Figure 1: Heatmap showing countries with the highest incidence of expected extreme poverty in 2030; Source: World Poverty Clock

In late June 2018, the international press cited World Poverty Clock data in several articles discussing the notion that Nigeria now has more people living in extreme poverty than any other country in the world. This blog post aims to briefly supplement this press coverage by providing some additional data drawn from World Data Lab’s World Poverty Clock and other models.

The outlook for poverty alleviation in Nigeria is currently weak. Today extreme poverty in the country is increasing by nearly six people every minute. If current trends persist, we expect this poverty “escape rate” to improve modestly over the next decade, to approximately 3 people every minute. Nevertheless, the overall effect will be muted; by 2030 we estimate the percentage of Nigeria’s population living in extreme poverty will increase from 44.2% to 45.5%, representing a total of some 120 million people living under $1.90 per day.  

But even beyond the domain of poverty alleviation, Nigeria’s changing demographics -- and the associated implications for employment and public finances -- will increasingly require attention from policymakers. With average population growth of approximately 2.34% per annum, we estimate that by 2030, Nigeria’s population will grow to some 263 million people, 150 million of which will be below the age of 25. Moreover, if current economic trends persist, we forecast that between 2018 and 2030 real GDP growth (2.15% per annum) will be unable to keep up with population growth, resulting in an average annual growth of GDP per capita of less than zero. These trends may have consequences for particular cohorts of the population, such as Nigerian Youth (under 25) who, according to our projections, could see their mean disposable income decrease by approximately 9% between 2018 and 2030.

Nigeria in the Broader Global Context

Of course, Nigeria’s outlook is only one piece of a broader global poverty narrative, one that is increasingly concentrated on the African continent. We predict that by 2030,  more than 400 million people will still live in extreme poverty in Africa. Moreover, we expect poverty to increase in many countries on the continent. By the end of 2018, we anticipate there will be some 3 million more people living in extreme poverty in Africa than there were at the beginning of the year. Among the 15 countries where we forecast that extreme poverty will rise over the next decade, 13 of them are in Africa -- and of the five countries where we expect the rate of extreme poverty rate (i.e. the percentage of the total population living on less than US $1.90 per day) to increase over the next decade, four are in Africa.

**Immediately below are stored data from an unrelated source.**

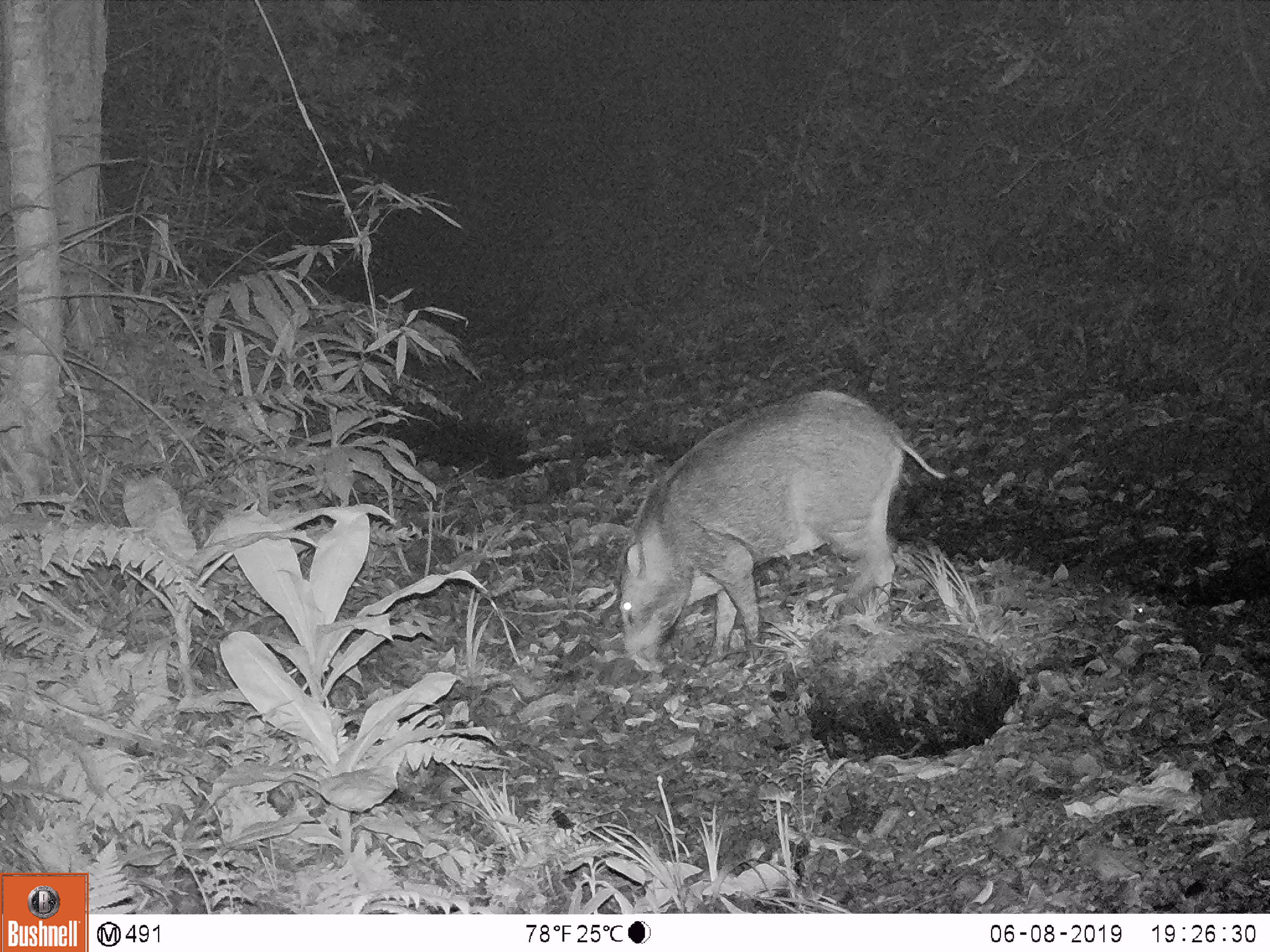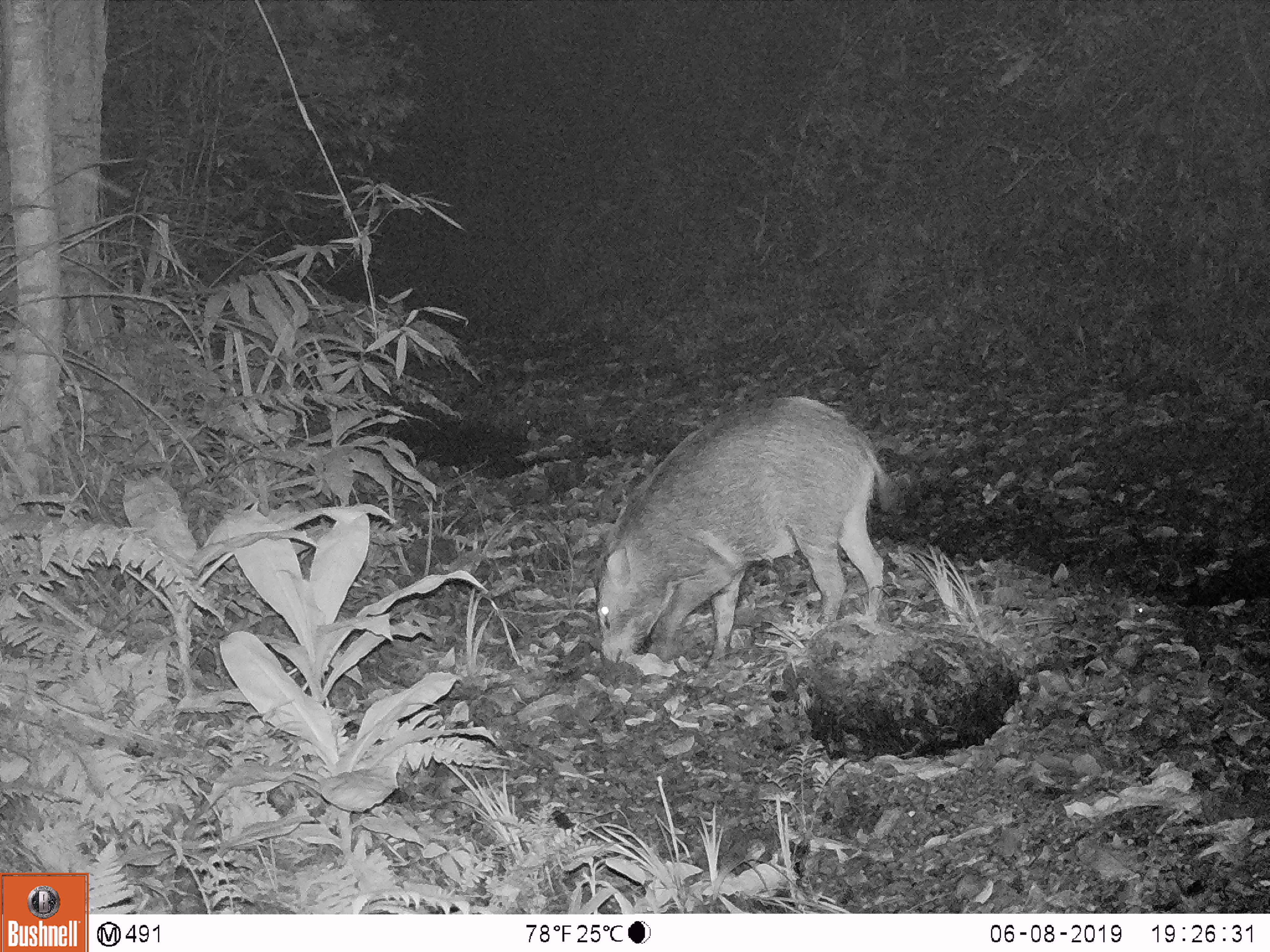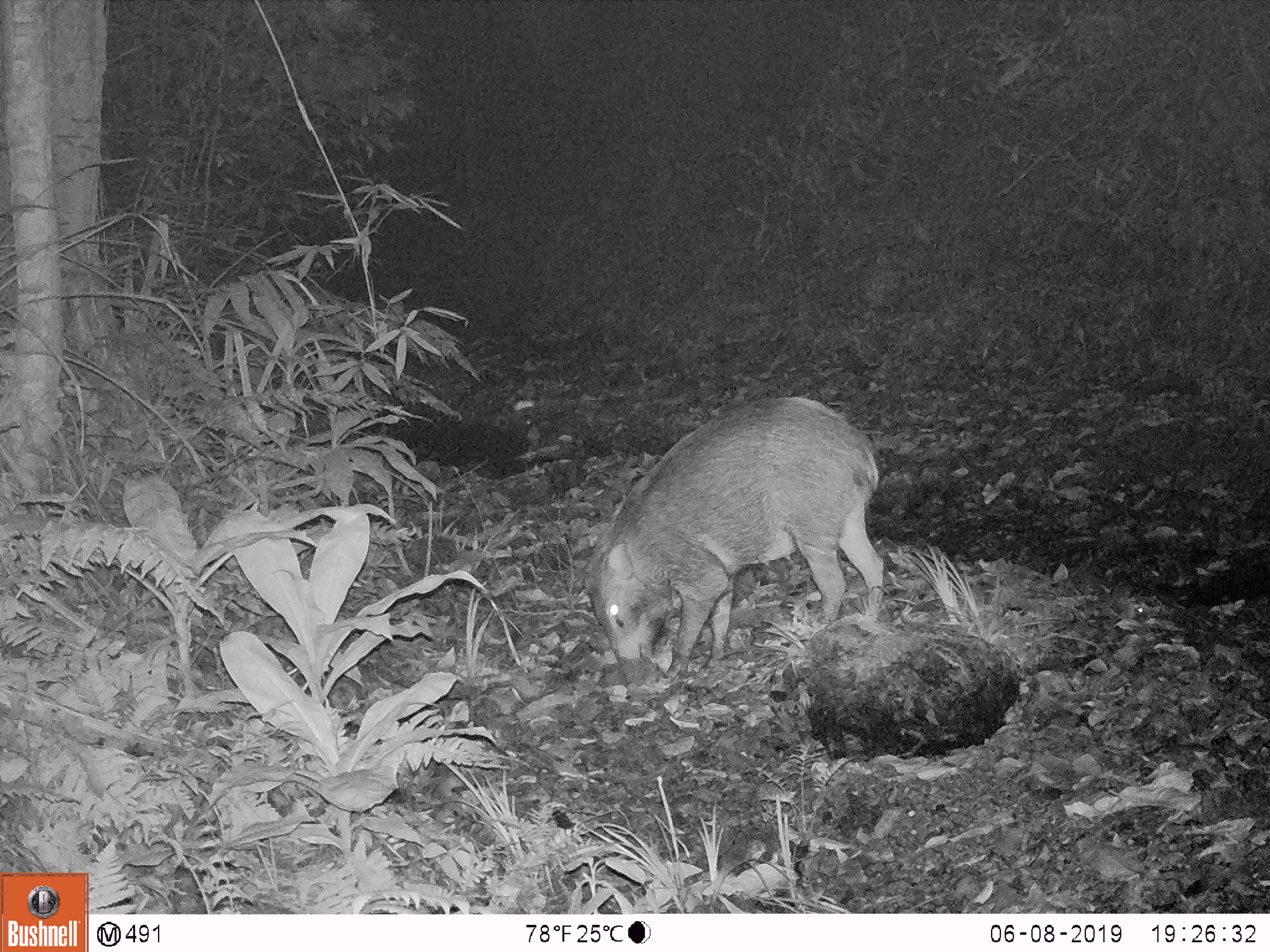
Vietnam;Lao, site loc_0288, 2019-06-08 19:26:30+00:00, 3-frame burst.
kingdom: Animalia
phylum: Chordata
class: Mammalia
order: Artiodactyla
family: Suidae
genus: Sus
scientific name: Sus scrofa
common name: eurasian wild pig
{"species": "eurasian wild pig (Sus scrofa)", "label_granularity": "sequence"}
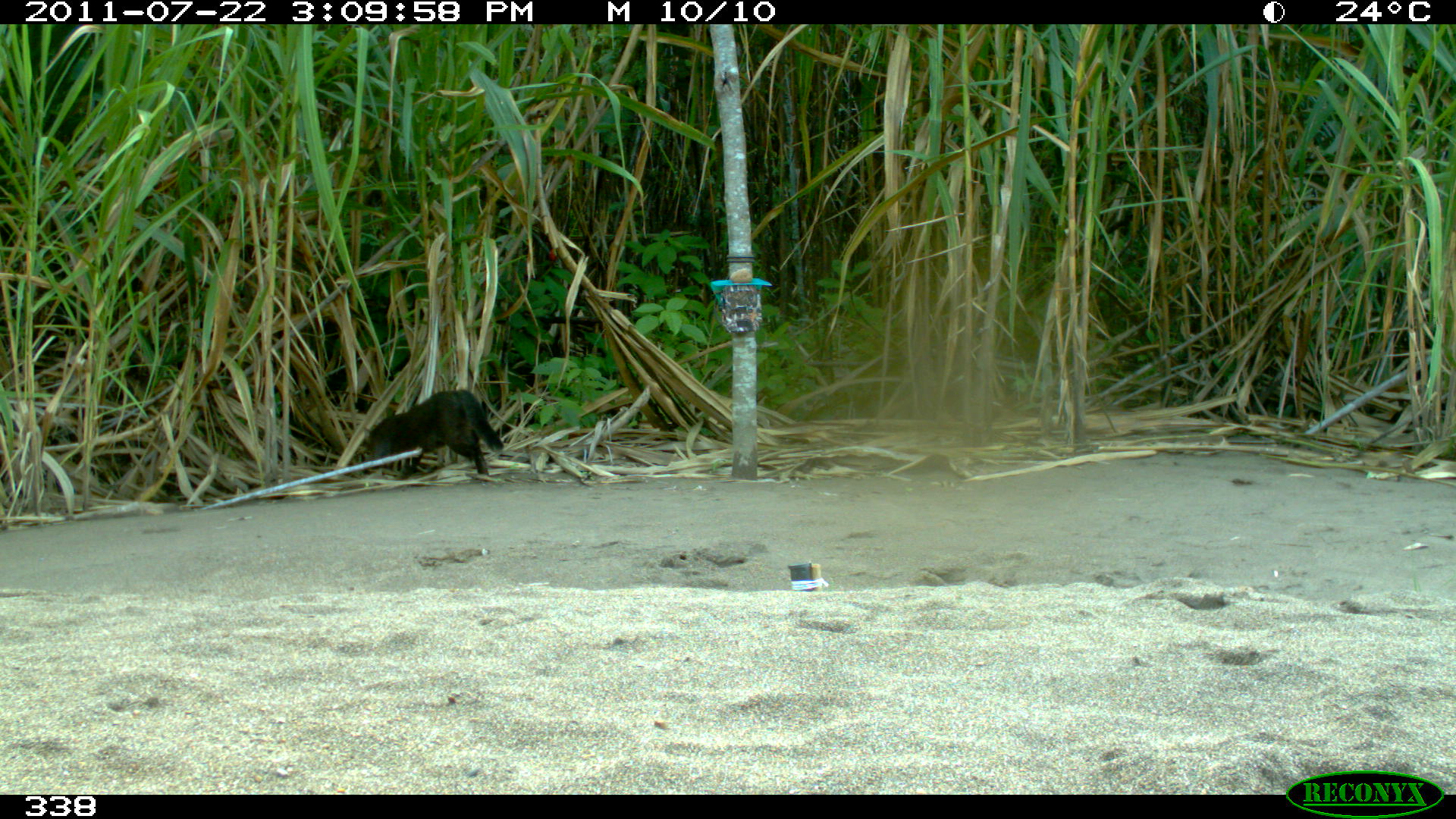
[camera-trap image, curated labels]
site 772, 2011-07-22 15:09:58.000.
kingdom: Animalia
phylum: Chordata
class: Mammalia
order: Carnivora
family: Felidae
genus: Herpailurus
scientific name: Herpailurus yagouaroundi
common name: jaguarundi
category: puma yagouaroundi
Puma yagouaroundi (jaguarundi) (Herpailurus yagouaroundi).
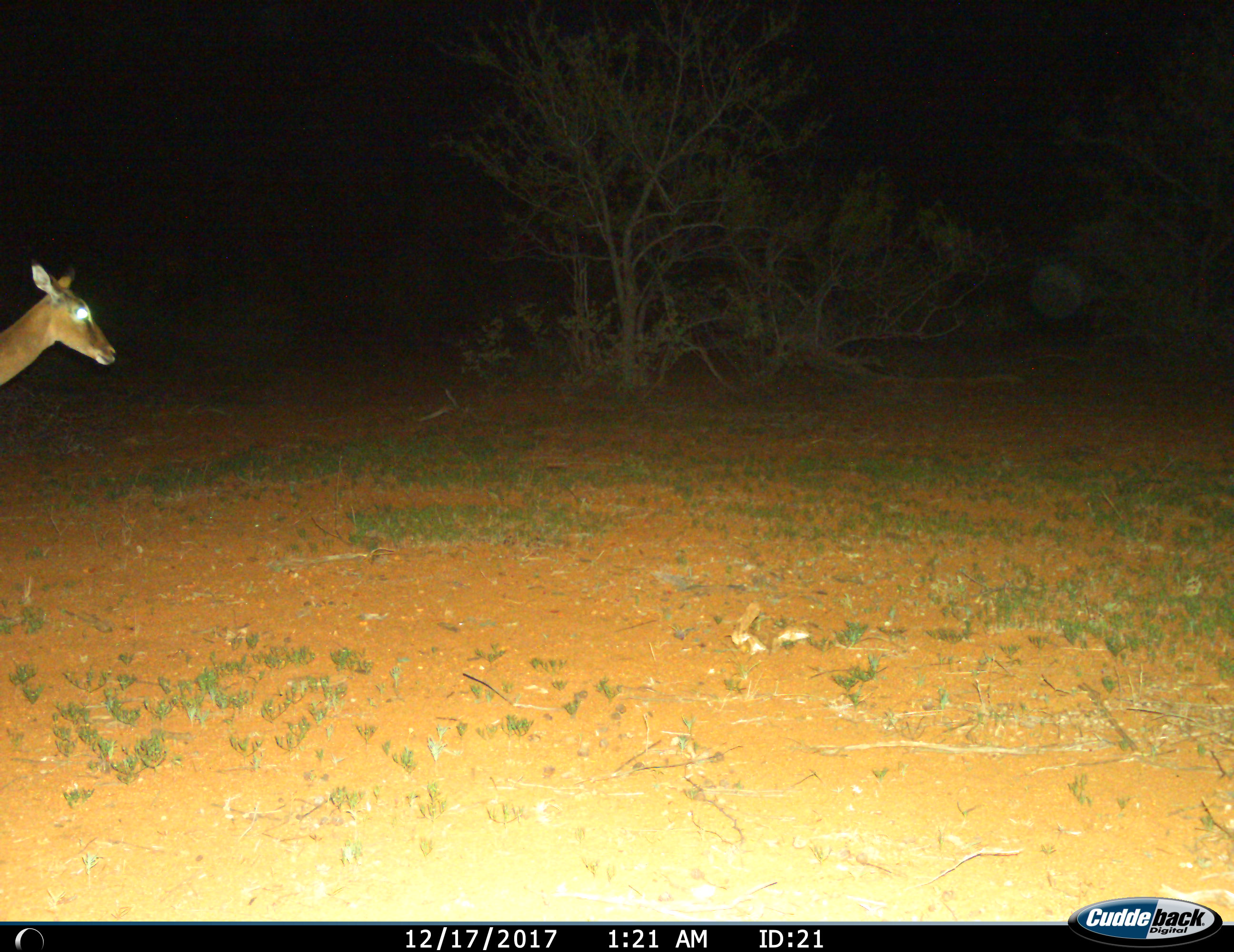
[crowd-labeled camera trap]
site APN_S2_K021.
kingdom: Animalia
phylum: Chordata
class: Mammalia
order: Artiodactyla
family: Bovidae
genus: Aepyceros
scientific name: Aepyceros melampus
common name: impala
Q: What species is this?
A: Impala (Aepyceros melampus).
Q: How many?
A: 1.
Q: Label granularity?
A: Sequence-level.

Forecasted Extreme Poverty Rate (%)




South Sudan















     Table 1: Extreme Poverty Rates for Select Countries, 2018 and 2030; Source: World Poverty Clock

Methodological note:

The World Poverty Clock’s methodology was peer-reviewed by the academic community and published here. Specific information for the Nigeria forecasts can be found here. Our forecasting data comes from public sources, including the World Bank, the IMF, the United Nations and IIASA. Income distribution information comes from the General Household Survey (GHS) initiative which is a collaboration between Nigeria’s National Bureau of Statistics, the Bill and Melinda Gates Foundation and the World Bank. Forecasts related to income, disaggregated by age cohorts, are derived from an extension of the World Poverty Clock model and methodology.